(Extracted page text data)
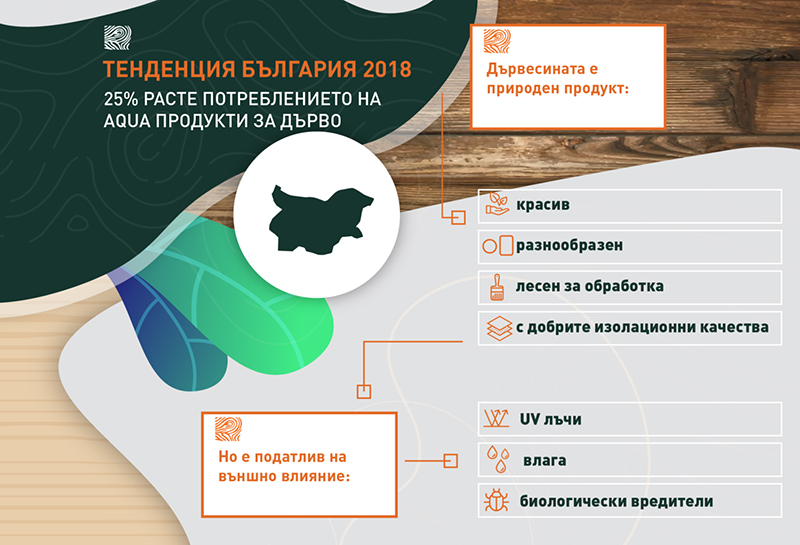 ТЕНДЕНЦИЯ БЪЛГАРИЯ 2018

25% РАСТЕ ПОТРЕБЛЕНИЕТО НА AQUA ПРОДУКТИ ЗА ДЪРВО

Дървесината е природен продукт:

красив

разнообразен

лесен за обработка

с добрите изолационни качества

Но е податлив на външно влияние:

UV лъчи

влага

биологически вредители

(To do) Taking the line with "Дървесината е природен" as the first, copy every line through the end of the entries above exactly, with no others.

(Output for this exercise)
Дървесината е природен продукт:

красив

разнообразен

лесен за обработка

с добрите изолационни качества

Но е податлив на външно влияние:

UV лъчи

влага

биологически вредители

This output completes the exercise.